Dicken v. McKinley

45 N.E. 134, 163 Ill. 318
CourtIllinois Supreme Court
DecidedNovember 10, 1896
StatusPublished
Cited by33 cases

This text of 45 N.E. 134 (Dicken v. McKinley) is published on Counsel Stack Legal Research, covering Illinois Supreme Court primary law. Counsel Stack provides free access to over 12 million legal documents including statutes, case law, regulations, and constitutions.

Bluebook
Dicken v. McKinley, 45 N.E. 134, 163 Ill. 318 (Ill. 1896).

Opinion

Mr. Chief Justice

Magruder delivered the opinion of the court:

The weight of authority is in favor of the position, that a man may make a valid agreement to dispose of his property in a particular way by will, and that such contract may be enforced in equity after his decease against his heirs, devisees or personal representatives. (22 Am. & Eng. Ency. of Law, p. 974, and cases cited in note 2; Schouler on Wills,—2d ed.—sec. 454; Waterman on Specific Per. of Contracts, sec. 41; Fry on Specific Per. —3d ed.—sec. 223; Weingaertner v. Pabst, 115 Ill. 412). But such contracts are looked upon with suspicion, and are only sustained when established by the clearest and strongest evidence. (Ibid.) There is a want of harmony among the decisions in regard to the enforcement of such contracts when they are oral, and in regard to the scope and applicability to them of the Statute of Frauds. Without entering into a discussion of the authorities upon the subject, we regard the case at bar as governed by the recent decision of this court in the case of Pond v. Sheean, 132 Ill. 312.

In the Pond case, a person, having no children of his own, took an infant daughter of a relative of his wife to raise as a member of his family, and promised orally, with his wife’s consent, that, if the child’s father would permit her to become a member of his family, and assume the name of her adopter, and allow her to live with the family of the latter, he would, on his death and that of his wife, give the child all the property he might own; the contract was fully performed by the child and her father; she lived with her adopter from the time she was four years old until she reached the age of twenty-nine years, and was married, rendering, during all this time, the same services as though she was an own child; but it was there held, that a court of equity would not enforce a specific performance of the oral contract; that the agreement to make provision for the child by will was, so far as the real estate was concerned, an agreement for the sale of such real estate; that, as the agreement was merely verbal and the child never obtained possession of the property under it, it was void under the Statute of Frauds; that payment of the purchase money without taking possession is not sufficient to take such a case out of the Statute of Frauds; and that a court of equity will not decree the specific performance of a parol agreement to convey lands where the purchaser has not entered into possession under the contract.

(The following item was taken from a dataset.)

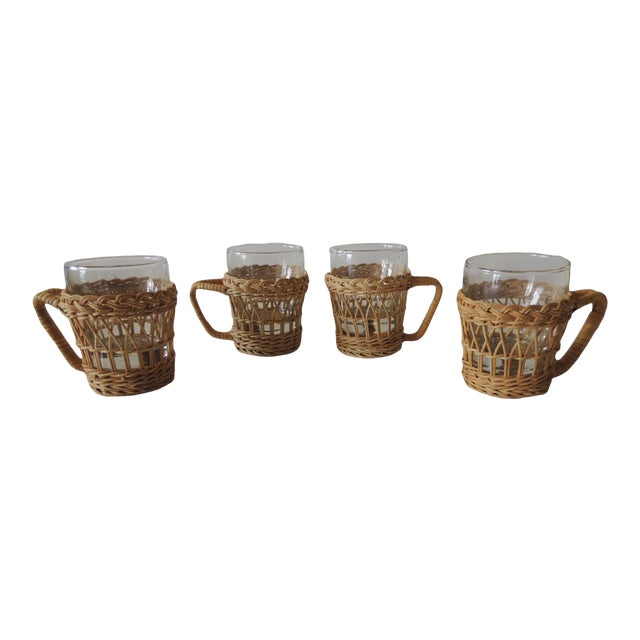 Set of (4) Woven Rattan Holders Drinking Glasses For Sale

Here, the adoption of the plaintiff in error by her grandmother did not require a change of name, because her name, as well as that of the grandmother, was Dicken; nor was her relation, as expectant' heir of her grandmother in the event of the latter’s death without making a will, changed by the adoption; because, as the only child of her deceased father, she would have inherited one-fifth of the estate from her grandmother, if the latter had died intestate, without any legal act of adoption; it was not necessary to adopt her to make her the heir of her grandmother; as adopted child she would inherit no greater .interest than would have descended to her as grandchild. As the grandmother only lived about six months after the adoption, she received but little from the plaintiff in error in the way of services or companionship. But, even if the formal and perfected adoption was the consideration for the agreement alleged in the bill, and the deceased received and accepted such consideration, still the agreement was not removed from the operation of the Statute of Frauds, any more than the payment of purchase money would have relieved it from such operation, because no possession was taken of the real estate by the plaintiff in error.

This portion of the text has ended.